## Requirement 1
In the essay on what makes a good marriage, rewrite the passage starting with "Here is the" and going on through "are with them?", switching "readiness" to "preparedness".
## Requirement 2
Summarize the essay on what makes a good marriage in two sentences.

## Document extract
What Makes a Good Marriage?

What Makes a Good Marriage, a Good Friendship, a Good Partnership?

by Lisa Hunt-Wotton

As I sit here this morning with my coffee praying for my children, I reflect on their lives as young adults and the choices that they have made in their partners.

We have six amazing adult children.  Five incredible young men and one delicious daughter.  Two are married, one is negotiating a new relationship, one is in a long term relationship with a simply incredible young woman, our youngest boy is single and one of our middle boys just married his exquisite bride earlier this year 2016.  I had the incredible privilege of marrying the two of them and I couldn’t be happier.

One common denominator stands out in the choices that my children have made in their partners.  ‘Kindness and Empathy’.  Well I guess that’s two but they are joined like twins.  At different times throughout their growing up I have written letters to them, had talks with them, encouraging them to make ‘deliberate choices’ in their selection of a partner.  I’m wishing I had a copy of the letters to share with you but the main tenant goes something like this which comes from a quote of Dr Gordon Livingston MD.

“I maintain that a good marriage is easy provided that both people have been astute in the selection process.  If we choose a partner with ample reserves of kindness and a willingness to put us at the centre of his or her life, and if we have sufficiently cultivated those virtues in ourselves, we can refute the ‘hard work’ school of marriage, put down our picks and shovels, and partake of the endless pleasures of renewable love”.

Here is the fundamental question about our readiness for marriage:  “Is it possible for us to love another adult as much as we love ourselves?    Can we truthfully say that we would never intentionally do anything to hurt them?  Are we our best when we are with them?

In these conversations with my kids I have talked about a list of characteristics and qualities to nurture in themselves and to look for in friends and lovers.  At the top of the list is kindness.  This is the top of the list because it is glued together with empathy and love.  Like any art form it is incredibly hard to define but we notice when its missing.

Kindness is the essence of greatness and the fundamental characteristic of the noblest men and women I have known. Kindness is a passport that opens doors and fashions friends. It softens hearts and molds relationships that can last lifetimes. Joseph Wirthness.

You are valuable, your time is valuable therefore it is important that you know who to avoid.  You avoid those who are not worthy of your time and trust.  You need to protect your mental health, and avoid betrayal, meanness and people who are not transparent or willing to communicate in a healthy manner.  Selfish people can never be kind because kindness asks that we are able to put others first.

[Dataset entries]

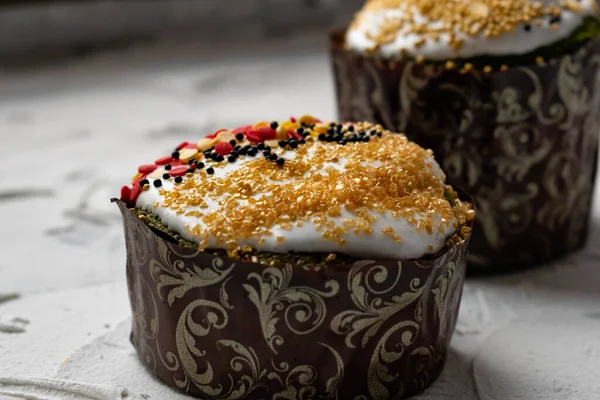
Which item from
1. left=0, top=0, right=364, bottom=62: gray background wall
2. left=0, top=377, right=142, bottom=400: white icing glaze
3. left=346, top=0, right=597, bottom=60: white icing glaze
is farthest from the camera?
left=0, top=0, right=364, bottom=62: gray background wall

==

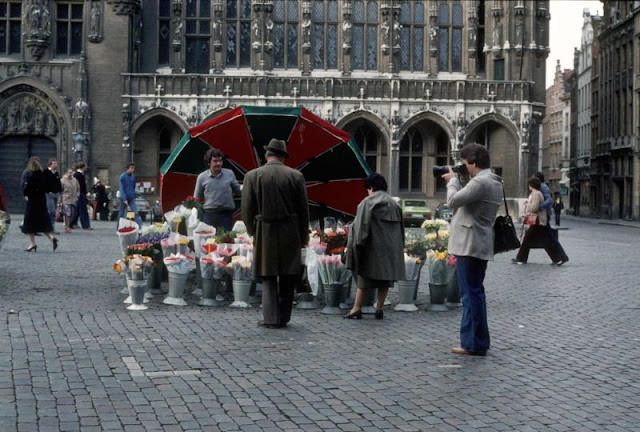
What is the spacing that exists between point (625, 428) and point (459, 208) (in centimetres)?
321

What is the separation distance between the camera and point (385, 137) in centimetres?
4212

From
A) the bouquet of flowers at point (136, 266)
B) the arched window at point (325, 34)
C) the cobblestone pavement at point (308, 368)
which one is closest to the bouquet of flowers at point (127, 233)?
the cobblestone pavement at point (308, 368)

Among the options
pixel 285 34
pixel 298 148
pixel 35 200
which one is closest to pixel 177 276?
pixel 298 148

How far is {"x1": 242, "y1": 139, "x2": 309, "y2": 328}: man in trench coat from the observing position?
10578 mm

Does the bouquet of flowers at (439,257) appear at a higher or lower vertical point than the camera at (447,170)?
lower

## Expected output 1
Here is the fundamental question about our preparedness for marriage:  “Is it possible for us to love another adult as much as we love ourselves?    Can we truthfully say that we would never intentionally do anything to hurt them?  Are we our best when we are with them?

## Expected output 2
The author, a parent of six adult children, sees kindness and empathy as the common denominator in the partners those children chose, and has encouraged them through letters and talks to make deliberate choices in selecting a partner. Kindness sits at the top of the author's list of qualities to nurture in oneself and look for in others, and the essay advises avoiding selfish, mean, or non-transparent people who are not worthy of one's time and trust.